Михаил Страхов, психоаналитик лакановской ориентации;
Илья Козин, режиссёр, ученик Анатолия Васильева (постановка Гамлета в интерпретации Ильи с группой режиссёров МИР-5 будет показана летом 2019 года в Электротеатре Станиславский);
Анастасия Нефёдова, главный художник Электротеатра Станиславский;

Модератор дискуссии — Валерия Исмиева, искусствовед.

Andy Warhol, “Skull”, 1976
Andy Warhol, “Skull”, 1976

Модератор: Скажу буквально пару слов о произведении: “Гамлет” был написан в 1600-1601 годах, однако даже спустя много веков это произведение заставляет нас переживать, к этому сюжету обращались не только театральные режиссеры, но и художники. Особенно актуальна фигура Гамлета была для романтического периода, например, Делакруа часто обращался к фигуре Гамлета в отдельных картинах, писал автопортрет в роли Гамлета, такой же автопортрет есть и у Эдуарда Мане, несколько раз к теме Гамлета обращался Врубель. О Гамлете снято более 40 фильмов, а точное количество театральных постановок, наверное, никто и не назовет. Кроме того, если мы вспомним историю постановок, то увидим, что каждый раз постановщики открывали что-то новое в связи с периодом истории, который они переживали как свое настоящее.

Алексей Бартошевич: Гамлет — это испытание, каждое поколение проходит через Гамлета, и не все это испытание выдерживают, собственно, выдерживать его и не обязательно, но если вы хотите понять логику развития русской культуры и интеллигенции, начиная с 19 века, то лучше всего обратиться к тому, как в каждый момент театр, музыка, живопись, критика и переводчики понимали Гамлета. Каждый раз это складывалось в более-менее цельную картину, объединяющую разные искусства интерпретацию. Следить за тем, как это интерпретация эволюционирует — увлекательнейшая вещь. Если вы хотите понять самое существенное не только в российской, но и в европейской истории, надо понять “Гамлета”.

В России Гамлет всегда занимал особое место, интеллигенция видела себя в нем, вспомните слова Белинского «Гамлет!… это вы, это я, это каждый из нас» или слова Блока «Я — Гамлет. Холодеет кровь». Гамлет для русской культуры — это одна из самых нравственно необходимых фигур, у Пастернака в его уста вложены слова Христа в гефсиманском саду. В последнее время, когда ко мне обращаются режиссеры, я говорю им «дайте пьесе отдохнуть, это уставшая пьеса, дайте ей немного отдышаться». Вопрос не только в этом, а в том, стоим ли мы этой пьесы, способны ли мы быть на том уровне, которого она от нас требует.

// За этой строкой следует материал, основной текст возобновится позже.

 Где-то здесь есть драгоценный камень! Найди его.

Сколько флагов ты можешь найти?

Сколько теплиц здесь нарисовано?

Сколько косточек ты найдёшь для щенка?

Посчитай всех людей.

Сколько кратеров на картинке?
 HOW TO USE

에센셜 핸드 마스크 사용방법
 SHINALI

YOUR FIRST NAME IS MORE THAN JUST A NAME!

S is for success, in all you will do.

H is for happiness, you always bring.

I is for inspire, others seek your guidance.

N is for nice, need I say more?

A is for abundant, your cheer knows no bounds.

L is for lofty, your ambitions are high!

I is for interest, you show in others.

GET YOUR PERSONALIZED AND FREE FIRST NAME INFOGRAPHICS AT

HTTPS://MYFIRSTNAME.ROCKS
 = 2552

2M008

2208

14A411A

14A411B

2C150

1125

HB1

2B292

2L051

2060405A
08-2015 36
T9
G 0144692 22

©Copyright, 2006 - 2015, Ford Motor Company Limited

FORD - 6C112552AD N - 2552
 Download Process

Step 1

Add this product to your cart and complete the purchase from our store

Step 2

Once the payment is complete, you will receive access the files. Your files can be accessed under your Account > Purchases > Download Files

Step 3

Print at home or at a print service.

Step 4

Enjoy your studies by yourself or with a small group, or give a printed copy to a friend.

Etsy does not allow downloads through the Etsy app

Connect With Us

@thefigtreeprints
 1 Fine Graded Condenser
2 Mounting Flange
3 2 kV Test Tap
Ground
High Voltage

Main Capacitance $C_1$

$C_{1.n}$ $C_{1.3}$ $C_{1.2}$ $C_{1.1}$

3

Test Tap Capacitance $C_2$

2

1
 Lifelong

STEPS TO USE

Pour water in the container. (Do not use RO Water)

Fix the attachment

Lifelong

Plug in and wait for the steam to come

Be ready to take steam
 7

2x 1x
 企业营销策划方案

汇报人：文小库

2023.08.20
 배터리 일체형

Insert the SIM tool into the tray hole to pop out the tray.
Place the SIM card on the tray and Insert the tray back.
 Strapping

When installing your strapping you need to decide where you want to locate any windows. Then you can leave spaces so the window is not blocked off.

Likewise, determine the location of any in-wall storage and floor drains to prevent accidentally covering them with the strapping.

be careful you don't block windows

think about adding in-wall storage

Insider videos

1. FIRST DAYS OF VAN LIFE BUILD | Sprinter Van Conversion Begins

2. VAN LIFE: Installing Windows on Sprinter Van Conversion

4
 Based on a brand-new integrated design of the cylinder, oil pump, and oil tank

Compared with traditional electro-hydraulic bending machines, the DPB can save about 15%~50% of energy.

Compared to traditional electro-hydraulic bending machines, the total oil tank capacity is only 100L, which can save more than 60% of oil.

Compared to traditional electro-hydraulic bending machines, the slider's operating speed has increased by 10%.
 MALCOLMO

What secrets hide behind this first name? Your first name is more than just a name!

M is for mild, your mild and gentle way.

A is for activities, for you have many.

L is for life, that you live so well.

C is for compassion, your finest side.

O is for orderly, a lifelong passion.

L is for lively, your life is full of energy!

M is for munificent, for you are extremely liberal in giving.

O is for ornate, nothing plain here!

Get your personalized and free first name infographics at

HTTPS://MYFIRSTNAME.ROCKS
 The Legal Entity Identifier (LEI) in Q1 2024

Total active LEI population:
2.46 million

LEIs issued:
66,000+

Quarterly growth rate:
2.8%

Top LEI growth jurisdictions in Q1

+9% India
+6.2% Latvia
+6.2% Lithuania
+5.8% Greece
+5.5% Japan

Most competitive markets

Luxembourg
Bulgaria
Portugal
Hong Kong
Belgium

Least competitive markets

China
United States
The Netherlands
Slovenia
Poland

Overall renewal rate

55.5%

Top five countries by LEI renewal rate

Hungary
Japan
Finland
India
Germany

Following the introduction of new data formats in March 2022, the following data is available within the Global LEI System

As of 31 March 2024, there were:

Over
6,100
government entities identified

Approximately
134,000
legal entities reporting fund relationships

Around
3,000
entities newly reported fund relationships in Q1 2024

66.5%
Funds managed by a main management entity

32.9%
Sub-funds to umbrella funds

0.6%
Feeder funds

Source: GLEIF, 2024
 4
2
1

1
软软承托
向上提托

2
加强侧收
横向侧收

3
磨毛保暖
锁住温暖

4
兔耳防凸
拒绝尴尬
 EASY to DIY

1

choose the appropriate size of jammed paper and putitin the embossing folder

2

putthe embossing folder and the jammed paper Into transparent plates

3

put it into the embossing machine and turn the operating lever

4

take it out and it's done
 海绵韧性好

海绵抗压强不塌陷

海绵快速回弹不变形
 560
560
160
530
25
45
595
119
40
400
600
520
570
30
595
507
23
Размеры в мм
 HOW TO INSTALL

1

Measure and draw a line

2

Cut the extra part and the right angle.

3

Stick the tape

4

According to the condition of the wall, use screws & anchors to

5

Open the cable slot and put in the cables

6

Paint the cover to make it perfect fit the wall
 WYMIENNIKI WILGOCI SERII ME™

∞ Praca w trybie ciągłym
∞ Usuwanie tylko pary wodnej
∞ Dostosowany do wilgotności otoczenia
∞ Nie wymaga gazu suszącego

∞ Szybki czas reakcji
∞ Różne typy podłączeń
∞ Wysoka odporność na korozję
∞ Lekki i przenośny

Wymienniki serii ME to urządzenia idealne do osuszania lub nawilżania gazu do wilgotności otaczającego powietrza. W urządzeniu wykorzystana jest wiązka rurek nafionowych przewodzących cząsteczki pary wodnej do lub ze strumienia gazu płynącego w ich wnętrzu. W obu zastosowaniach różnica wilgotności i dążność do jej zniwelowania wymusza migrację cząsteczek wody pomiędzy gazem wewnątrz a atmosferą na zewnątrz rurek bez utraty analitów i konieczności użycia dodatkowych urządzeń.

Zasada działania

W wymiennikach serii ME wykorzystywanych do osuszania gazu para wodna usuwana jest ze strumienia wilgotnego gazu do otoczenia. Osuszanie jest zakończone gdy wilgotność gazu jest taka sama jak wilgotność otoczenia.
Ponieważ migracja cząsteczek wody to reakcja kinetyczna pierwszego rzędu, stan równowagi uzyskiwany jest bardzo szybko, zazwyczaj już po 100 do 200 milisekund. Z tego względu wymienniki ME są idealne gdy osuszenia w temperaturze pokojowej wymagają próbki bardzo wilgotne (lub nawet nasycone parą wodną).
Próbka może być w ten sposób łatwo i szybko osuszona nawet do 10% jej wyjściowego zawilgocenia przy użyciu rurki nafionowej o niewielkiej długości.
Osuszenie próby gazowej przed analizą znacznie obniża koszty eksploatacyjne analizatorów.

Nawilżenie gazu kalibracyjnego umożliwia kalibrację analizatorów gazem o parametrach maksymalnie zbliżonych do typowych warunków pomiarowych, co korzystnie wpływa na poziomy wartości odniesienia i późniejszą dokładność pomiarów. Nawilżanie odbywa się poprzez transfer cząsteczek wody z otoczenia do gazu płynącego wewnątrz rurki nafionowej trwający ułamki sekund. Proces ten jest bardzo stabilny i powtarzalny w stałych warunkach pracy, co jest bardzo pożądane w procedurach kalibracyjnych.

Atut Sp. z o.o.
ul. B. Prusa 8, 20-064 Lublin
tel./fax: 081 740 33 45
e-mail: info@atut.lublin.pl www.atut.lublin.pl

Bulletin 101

Это вопрос. Я не спешу отвечать на него отрицательно, но такого рода вопрос я мог бы задать.

Алексей Бартошевич
Алексей Бартошевич

Модератор: Но, видимо, есть что-то в фигуре Гамлета, что созвучно нам сегодня, что пугает нас, будоражит. Может, нужно искать новые пути постижения этого сложного характера и находить новые точки сопряжения с нами. Илья, не могли бы Вы рассказать подробнее, в чем Вы видите этот образ?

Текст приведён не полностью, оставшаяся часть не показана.